Amplience incident
Unable to Publish or Schedule in Dynamic Content
Amplience experienced a major incident on August 19, 2024 affecting Dynamic Content, lasting 9h 56m. The incident has been resolved; the full update timeline is below.
Affected components
Update timeline
- investigating Aug 19, 2024, 08:12 PM UTC
Some Customers are experiencing issues with publishing and scheduling in Dynamic Content. We are currently working to identify the problem
- investigating Aug 19, 2024, 11:21 PM UTC
We have identified that there was a backlog of publishing jobs due to a stuck event listener. It appears that the content is publishing but there is a delay in the published tick showing in Dynamic Content. We expect the publish tick to catch up over the next few hours.

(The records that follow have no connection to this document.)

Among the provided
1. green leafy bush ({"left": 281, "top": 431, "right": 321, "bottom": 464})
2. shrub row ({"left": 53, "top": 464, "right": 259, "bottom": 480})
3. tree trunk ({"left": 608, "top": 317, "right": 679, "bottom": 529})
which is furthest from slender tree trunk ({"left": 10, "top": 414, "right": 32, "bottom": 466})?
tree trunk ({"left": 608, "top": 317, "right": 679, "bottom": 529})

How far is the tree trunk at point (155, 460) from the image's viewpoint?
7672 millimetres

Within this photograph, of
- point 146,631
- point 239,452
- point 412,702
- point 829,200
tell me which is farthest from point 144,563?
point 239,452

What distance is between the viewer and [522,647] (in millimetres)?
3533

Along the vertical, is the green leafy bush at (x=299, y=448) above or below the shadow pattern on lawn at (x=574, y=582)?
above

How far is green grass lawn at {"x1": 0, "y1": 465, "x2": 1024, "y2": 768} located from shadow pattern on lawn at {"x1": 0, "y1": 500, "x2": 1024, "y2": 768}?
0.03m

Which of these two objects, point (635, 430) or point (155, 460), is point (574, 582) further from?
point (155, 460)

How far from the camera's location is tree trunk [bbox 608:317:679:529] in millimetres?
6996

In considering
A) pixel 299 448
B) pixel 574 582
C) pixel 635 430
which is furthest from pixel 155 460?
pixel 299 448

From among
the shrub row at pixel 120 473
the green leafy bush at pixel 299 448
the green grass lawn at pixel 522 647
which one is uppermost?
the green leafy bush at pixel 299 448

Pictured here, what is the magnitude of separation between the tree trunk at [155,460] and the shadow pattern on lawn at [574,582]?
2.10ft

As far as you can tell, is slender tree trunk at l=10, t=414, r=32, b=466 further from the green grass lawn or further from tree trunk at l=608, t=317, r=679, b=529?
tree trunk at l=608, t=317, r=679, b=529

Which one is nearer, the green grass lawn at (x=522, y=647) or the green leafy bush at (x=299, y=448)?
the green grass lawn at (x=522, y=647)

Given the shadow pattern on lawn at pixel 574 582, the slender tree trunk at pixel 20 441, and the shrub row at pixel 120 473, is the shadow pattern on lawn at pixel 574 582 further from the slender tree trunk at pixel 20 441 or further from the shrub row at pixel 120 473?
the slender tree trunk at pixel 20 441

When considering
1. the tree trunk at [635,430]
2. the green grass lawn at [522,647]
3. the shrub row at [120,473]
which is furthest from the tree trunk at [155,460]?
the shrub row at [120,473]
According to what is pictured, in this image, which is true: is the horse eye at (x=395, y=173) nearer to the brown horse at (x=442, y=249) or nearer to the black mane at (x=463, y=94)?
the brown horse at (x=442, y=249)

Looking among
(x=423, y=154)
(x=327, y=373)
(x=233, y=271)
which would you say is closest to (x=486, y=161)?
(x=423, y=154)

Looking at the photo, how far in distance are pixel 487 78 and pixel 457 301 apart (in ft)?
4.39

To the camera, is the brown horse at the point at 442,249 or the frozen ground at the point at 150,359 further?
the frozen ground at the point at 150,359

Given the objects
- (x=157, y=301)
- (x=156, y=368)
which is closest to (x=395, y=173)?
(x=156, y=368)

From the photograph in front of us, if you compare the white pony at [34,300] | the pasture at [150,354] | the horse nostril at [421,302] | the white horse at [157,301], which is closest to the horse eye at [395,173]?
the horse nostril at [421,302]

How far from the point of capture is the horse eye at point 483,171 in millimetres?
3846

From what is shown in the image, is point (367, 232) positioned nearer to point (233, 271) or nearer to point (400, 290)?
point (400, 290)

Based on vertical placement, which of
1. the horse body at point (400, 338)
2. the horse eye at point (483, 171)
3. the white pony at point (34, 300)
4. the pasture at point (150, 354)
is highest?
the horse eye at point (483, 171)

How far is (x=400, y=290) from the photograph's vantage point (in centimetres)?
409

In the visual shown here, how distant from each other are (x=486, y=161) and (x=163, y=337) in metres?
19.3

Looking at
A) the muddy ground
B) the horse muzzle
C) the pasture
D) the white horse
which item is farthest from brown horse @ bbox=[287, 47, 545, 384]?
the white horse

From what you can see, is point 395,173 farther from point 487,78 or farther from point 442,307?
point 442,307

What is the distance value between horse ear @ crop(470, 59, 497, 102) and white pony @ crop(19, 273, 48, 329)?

- monitoring Aug 19, 2024, 11:23 PM UTC
We have identified that there was a backlog of publishing jobs due to a stuck event listener. It appears that the content is publishing but there is a delay in the published tick showing in Dynamic Content. We expect the publish tick to catch up over the next few hours.
- resolved Aug 20, 2024, 06:08 AM UTC
The publishing status backlog is now back to the normal level and content items should now be publishing as expected.
- postmortem Aug 21, 2024, 02:25 PM UTC
**Incident Start Date:** 19/08/2024 17:59 GMT **Incident End Date:** 20/08/2024 01:50 GMT **Issue** During the incident, some users were unable to schedule content for publishing. The UI indicated that the publishing process was hanging, preventing users from successfully completing their tasks. **Root Cause** The issue was traced back to an undetected faulty shard within our infrastructure. Any publishing job routed to this shard was not processed, leading to the observed hang in the UI. **Corrective Actions** To prevent this from happening in the future, we have implemented the following measures: * **Additional Monitoring:** We have added new monitors that will alert us if any shard starts to fall behind in processing. This will enable us to detect and address similar issues more quickly. * **Infrastructure Protocols:** We are adding additional protocols to better protect our infrastructure and ensure a more robust and resilient system.